(Data for the task begins)

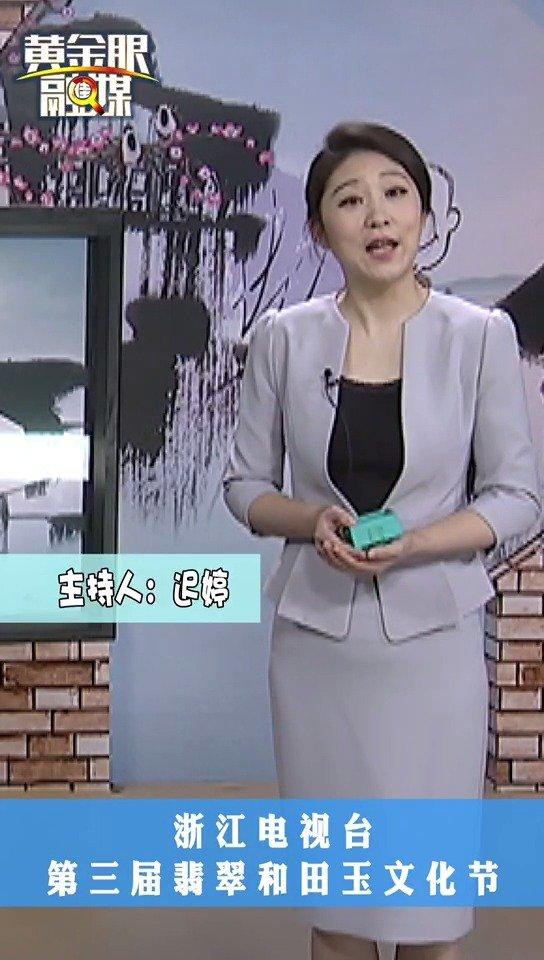 浙江电视台翡翠玉石文化节既主持人见面会—迟婷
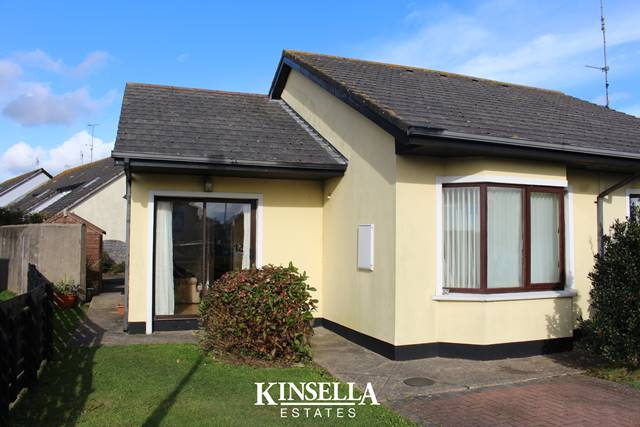 12 Beachside Court, Riverchapel, Gorey, Co. Wexford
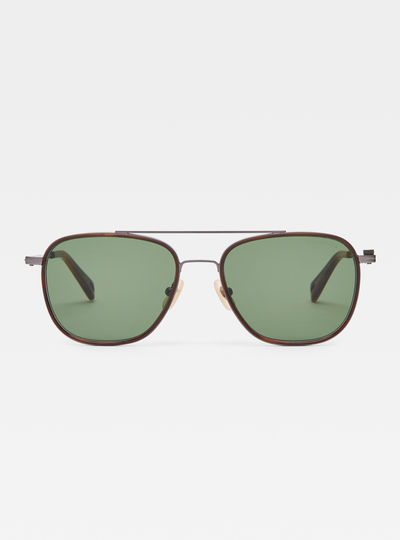 Metal Hoym Sunglasses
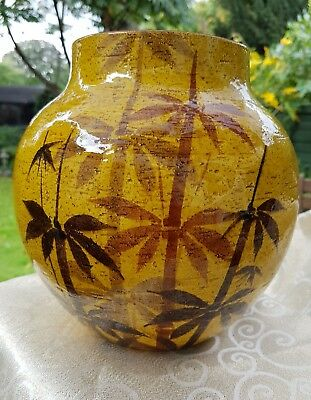 Unusual Colour with Bamboo Grass Decorated Studio Pottery Large Vase 2.5 kg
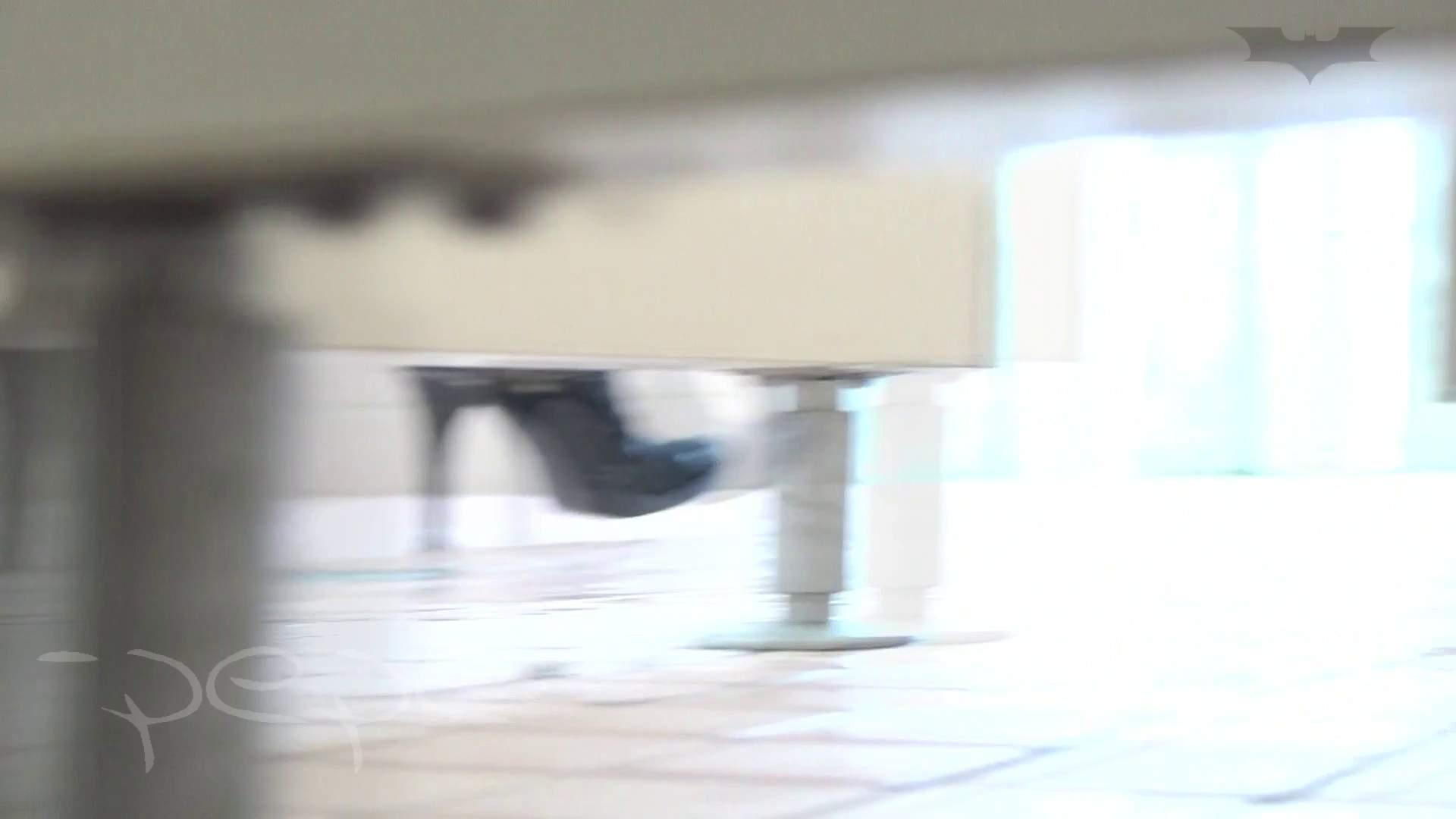 超美女ツル!うんこ見所満載! 期間限定神キタ!ツルピカの放nyo!Vol.12 盛合せ アダルト動画キャプチャ 112画像 69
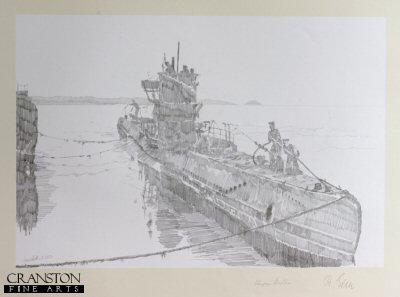 Tribute to the U-Boat Crews - U48 by Jason Askew. (P)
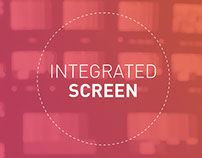Integrated Screen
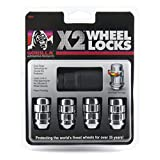 Gorilla Automotive (71641X) 14mm x 1.50 Thread Size Acorn Chrome X2 Wheel Lock, (Pack of 4)
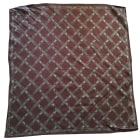 Foulard LONGCHAMP Marron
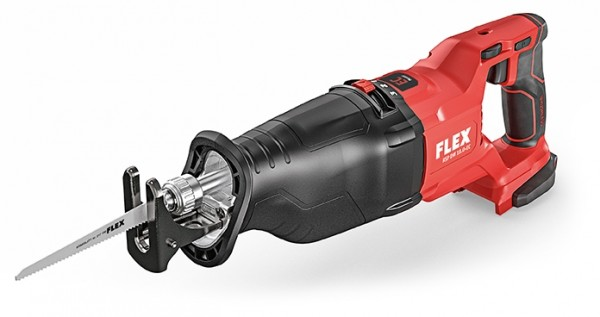 FLEX Akku-Säbelsäge RSP DW18.0-ECC Solo/Karton18V Bürstenlos/Pendelhub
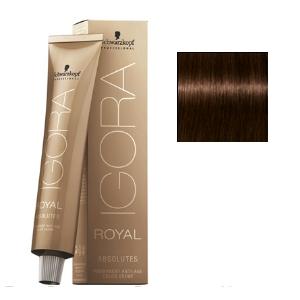 Igora Royal Absolutes 4-60 Крем-краска Средний коричневый шоколадный натуральный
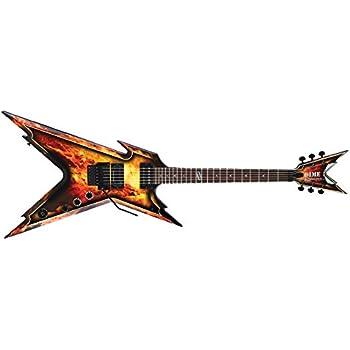 Dean Guitars RZR EXPL Razorback - Explosion mit Case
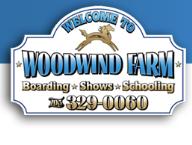 WOODWIND FARM
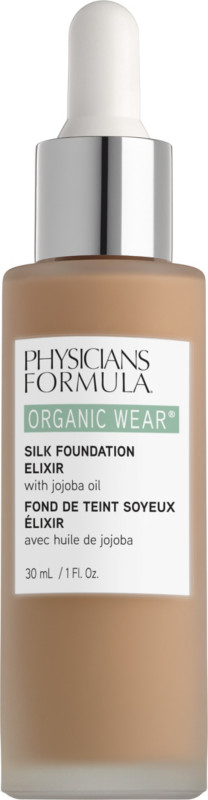Silk Foundation Elixir - Medium to Tan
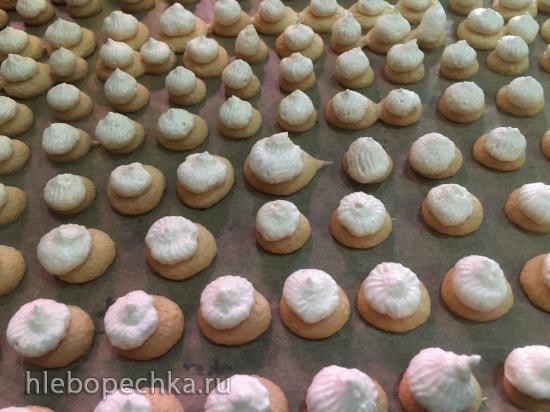Печенье «Малютка» без масла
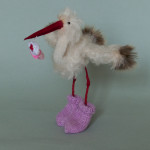 Stork in pink by Mint-Bird. 2015.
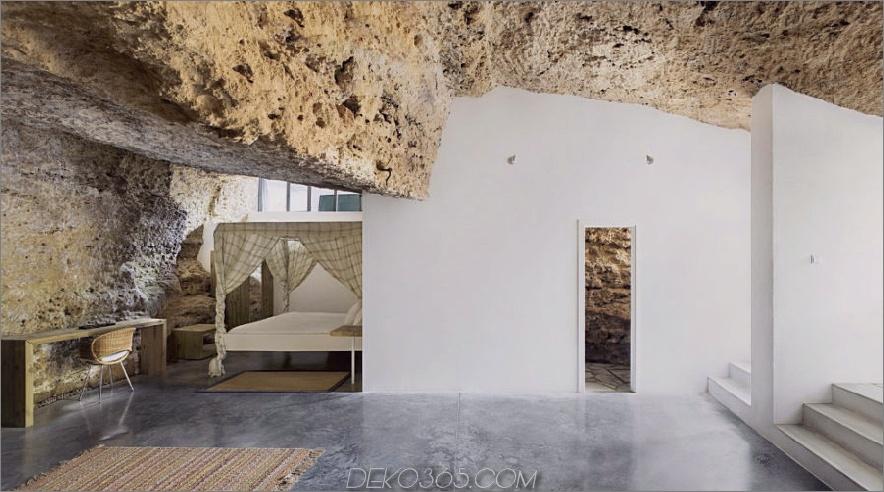 Cave House ist mehr als nur ein Name für dieses_5c58dd2590403.jpg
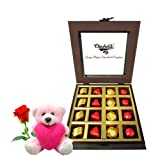 Assorted Chocolates Combo Deal With Teddy And Rose - Chocholik Luxury Chocolates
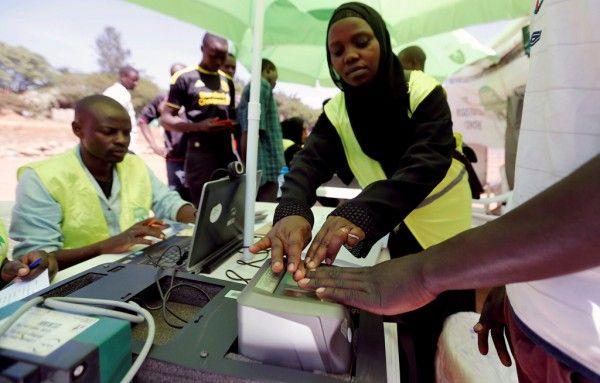 Investigation into Kenya's electoral commission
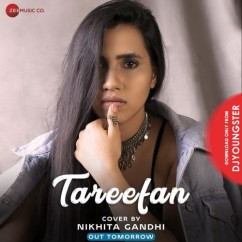 Tareefan song download by Nikhita Gandhi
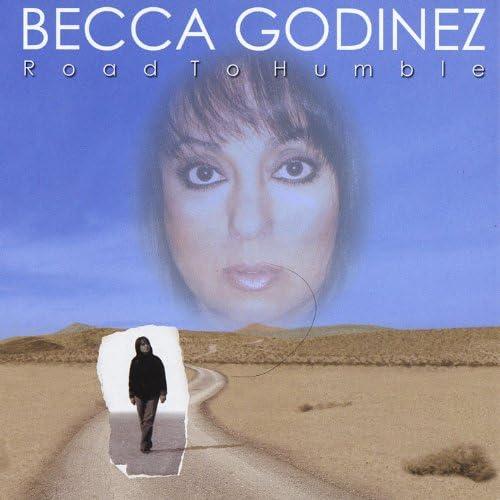 Becca Godinez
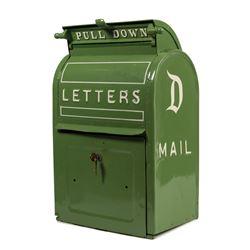 Disneyland Main Street Mailbox Prop.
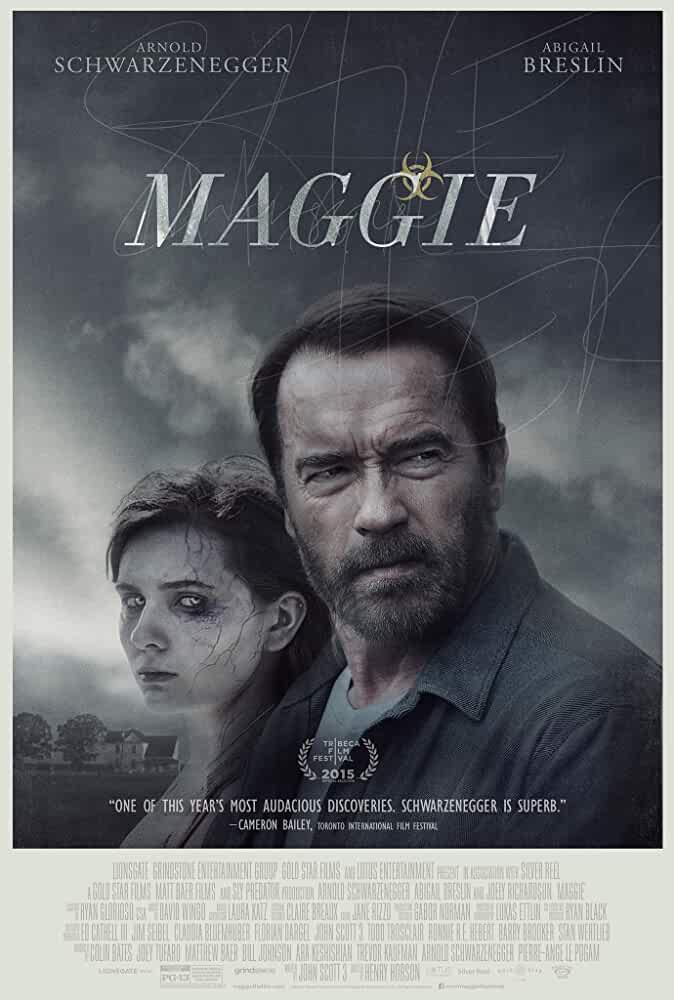 Maggie 2015 720p BluRay x264 Dual Audio [Hindi - English 2.0] ESub
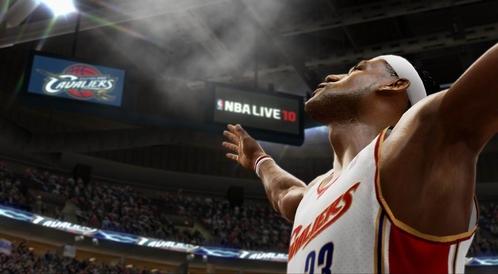 Kody do NBA Live 10 (Xbox 360)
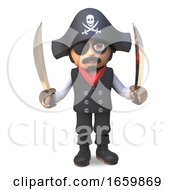 Cartoon 3d Pirate Sea Captain In Skull And Crossbones With Eyepatch Holds Two Cutlasses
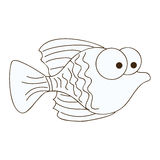Figure happy fish cartoon icon Stock Photos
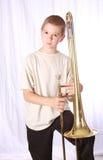 trombone för 9 spelare Royaltyfria Foton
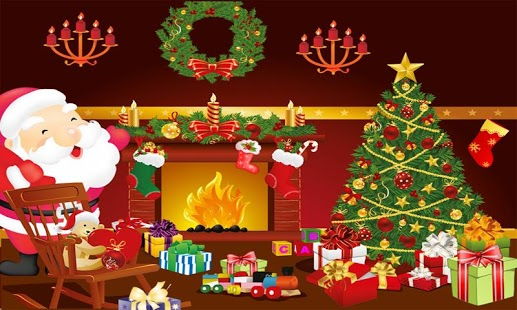 Hidden Objects Christmas » Android Games 365 - Free Android Games ...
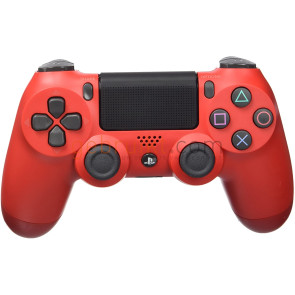 Sony DualShock 4 Controller V2 - PS4 -ROOD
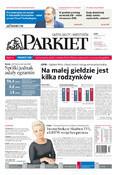 Parkiet - 2017-11-24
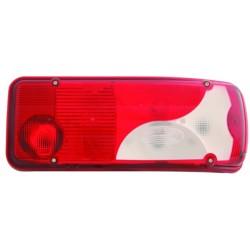 Faro posteriore destro Volkswagen Crafter 30-50 2E 06-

(Data for the task ends)

_Problem to work on_:
The task calls for every line of the data to be returned exactly, without pictures.

_Answer to the problem_:
 浙江电视台翡翠玉石文化节既主持人见面会—迟婷
 12 Beachside Court, Riverchapel, Gorey, Co. Wexford
 Metal Hoym Sunglasses
 Unusual Colour with Bamboo Grass Decorated Studio Pottery Large Vase 2.5 kg
 超美女ツル!うんこ見所満載! 期間限定神キタ!ツルピカの放nyo!Vol.12 盛合せ アダルト動画キャプチャ 112画像 69
 Tribute to the U-Boat Crews - U48 by Jason Askew. (P)
Integrated Screen
 Gorilla Automotive (71641X) 14mm x 1.50 Thread Size Acorn Chrome X2 Wheel Lock, (Pack of 4)
 Foulard LONGCHAMP Marron
 FLEX Akku-Säbelsäge RSP DW18.0-ECC Solo/Karton18V Bürstenlos/Pendelhub
 Igora Royal Absolutes 4-60 Крем-краска Средний коричневый шоколадный натуральный
 Dean Guitars RZR EXPL Razorback - Explosion mit Case
 WOODWIND FARM
Silk Foundation Elixir - Medium to Tan
Печенье «Малютка» без масла
 Stork in pink by Mint-Bird. 2015.
 Cave House ist mehr als nur ein Name für dieses_5c58dd2590403.jpg
 Assorted Chocolates Combo Deal With Teddy And Rose - Chocholik Luxury Chocolates
 Investigation into Kenya's electoral commission
 Tareefan song download by Nikhita Gandhi
 Becca Godinez
 Disneyland Main Street Mailbox Prop.
 Maggie 2015 720p BluRay x264 Dual Audio [Hindi - English 2.0] ESub
 Kody do NBA Live 10 (Xbox 360)
 Cartoon 3d Pirate Sea Captain In Skull And Crossbones With Eyepatch Holds Two Cutlasses
Figure happy fish cartoon icon Stock Photos
 trombone för 9 spelare Royaltyfria Foton
 Hidden Objects Christmas » Android Games 365 - Free Android Games ...
 Sony DualShock 4 Controller V2 - PS4 -ROOD
 Parkiet - 2017-11-24
 Faro posteriore destro Volkswagen Crafter 30-50 2E 06-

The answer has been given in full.